KOPAN KOLUNUZUN YENİDEN UZADIĞINI HAYAL EDİN!
Canlılar üzerinde yapılan araştırmalar, tıp dünyasında büyük merak uyandırdı. Konu hakkında bilgiler veren Medipol Üniversitesi REMER Araştırma Merkezi Müdürü Prof. Dr. Gürkan Öztürk, aksolotların ülkemizde üretilebilmesinin; sinir sistemi, kalp damar sistemi, üreme sistemi hastalıkları ve yaralanmalar gibi doku hasarı ile karakterize hastalıklara çare arayan birçok araştırmacı tarafından ilgiyle karşılandığını söyledi. Öztürk şöyle dedi: “Bu hayvanın özelliklerine sahip olsaydık örneğin kopan bir parmağımız tekrar uzayabilirdi. Daha da ötesi kolunuzun yeniden uzayabildiğini hayal edin. Kalp krizi geçirdikten sonra kalbimiz kendini yenileyip eski sağlığına yeniden kavuşabilirdi. Tıp, günümüzde pek çok hastalık karşısında maalesef çaresiz durumda. Bir omurilik zedelenmesinde ömür boyu yatağa ya da tekerlekli sandalyeye mecbur durumda kalıyoruz. Ya da bir kalp krizinden sonra artık kalp eski kalp değil. Hasarlanmış ve her an hayatı tehdit eden bir organ. Bunlar, yenilenme kapasitesine sahip değil. Bizim amacımız şu: Bu hayvanlar bizim sahip olmadığımız bu onarım kapasitesine nasıl oluyor da sahipler? Eğer biz aksolotları anlayabilirsek, bu bilgilerden yola çıkarak insanlar için yeni birtakım tedavi yöntemleri bulabilir miyiz? Tüm amacımız bu. Aksolotlar bugün için dermansız olan hastalıkların umudu olabilecek mi, bunu zaman ve yapacağımız araştırmaların sonuçları gösterecek.”

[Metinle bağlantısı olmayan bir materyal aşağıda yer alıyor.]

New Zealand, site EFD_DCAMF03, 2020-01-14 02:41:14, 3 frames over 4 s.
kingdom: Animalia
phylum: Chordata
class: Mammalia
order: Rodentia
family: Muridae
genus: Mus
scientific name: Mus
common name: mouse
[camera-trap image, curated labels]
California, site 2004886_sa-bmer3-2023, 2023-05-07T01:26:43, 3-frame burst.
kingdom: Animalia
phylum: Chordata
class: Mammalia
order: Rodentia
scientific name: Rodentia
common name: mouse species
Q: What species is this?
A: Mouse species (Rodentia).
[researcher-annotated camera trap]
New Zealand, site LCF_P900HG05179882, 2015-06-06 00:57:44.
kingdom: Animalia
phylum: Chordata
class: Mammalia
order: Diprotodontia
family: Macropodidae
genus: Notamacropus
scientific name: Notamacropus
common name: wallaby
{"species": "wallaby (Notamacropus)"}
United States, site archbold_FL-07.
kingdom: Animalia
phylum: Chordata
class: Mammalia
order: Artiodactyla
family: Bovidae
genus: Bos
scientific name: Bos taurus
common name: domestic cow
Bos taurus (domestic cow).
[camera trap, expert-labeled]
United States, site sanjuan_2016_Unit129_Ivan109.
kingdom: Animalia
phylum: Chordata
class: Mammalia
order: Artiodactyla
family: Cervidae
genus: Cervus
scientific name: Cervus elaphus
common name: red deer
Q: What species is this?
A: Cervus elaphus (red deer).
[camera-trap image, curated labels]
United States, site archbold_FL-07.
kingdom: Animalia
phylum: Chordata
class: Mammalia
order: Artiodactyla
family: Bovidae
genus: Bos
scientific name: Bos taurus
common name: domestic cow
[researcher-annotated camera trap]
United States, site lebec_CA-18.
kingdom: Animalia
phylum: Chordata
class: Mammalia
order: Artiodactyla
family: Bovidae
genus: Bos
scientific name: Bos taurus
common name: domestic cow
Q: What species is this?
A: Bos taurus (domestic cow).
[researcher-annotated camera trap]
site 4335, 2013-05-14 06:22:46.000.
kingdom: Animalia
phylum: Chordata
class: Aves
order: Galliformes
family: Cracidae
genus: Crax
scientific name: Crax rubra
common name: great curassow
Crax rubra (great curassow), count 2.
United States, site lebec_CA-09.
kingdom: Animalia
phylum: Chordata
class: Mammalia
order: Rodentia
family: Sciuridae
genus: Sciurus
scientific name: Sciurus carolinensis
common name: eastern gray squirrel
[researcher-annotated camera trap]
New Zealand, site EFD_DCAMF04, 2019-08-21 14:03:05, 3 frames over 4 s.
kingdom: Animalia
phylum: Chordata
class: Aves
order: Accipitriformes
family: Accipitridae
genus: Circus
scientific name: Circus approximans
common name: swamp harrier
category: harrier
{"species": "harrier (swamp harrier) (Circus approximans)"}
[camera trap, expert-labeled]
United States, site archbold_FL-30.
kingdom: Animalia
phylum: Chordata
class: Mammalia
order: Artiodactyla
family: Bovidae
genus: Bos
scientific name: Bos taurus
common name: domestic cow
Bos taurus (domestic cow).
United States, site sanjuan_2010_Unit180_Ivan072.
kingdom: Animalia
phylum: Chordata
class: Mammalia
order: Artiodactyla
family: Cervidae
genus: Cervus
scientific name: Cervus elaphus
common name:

AVRUPA’DAKİ EN İLERİ ARAŞTIRMA MERKEZLERİNDEN BİRİ!
Türkiye’nin hücresel görüntüleme alanında en önemli araştırma merkezi olarak öne çıkan REMER, bazıları alanında Avrupa’da en ileri merkez olan çok sayıda laboratuvarı bünyesinde barındırıyor. Hücre kültürü, moleküler biyoloji, genomik, biyoinformatik, proteomik, dental, biyomedikal, elektrofizyoloji, ileri mikroskopi, farmakoloji, analtik kimya ve deney hayvanları laboratuvarlarından oluşan kompleks bir yapı olan REMER, Türkiye’nin en aktif araştırma merkezlerinden biri olarak öne çıkıyor. Bünyesinde nitelikli pek çok araştırmacıyı istihdam eden REMER’de yerli aşı üretiminden kök hücre tedavilerine ve enfeksiyon etkenlerinin erken teşhisi için kullanılabilecek kitler üretilmesine kadar bir çok proje halihazırda hayata geçirilmiş durumda.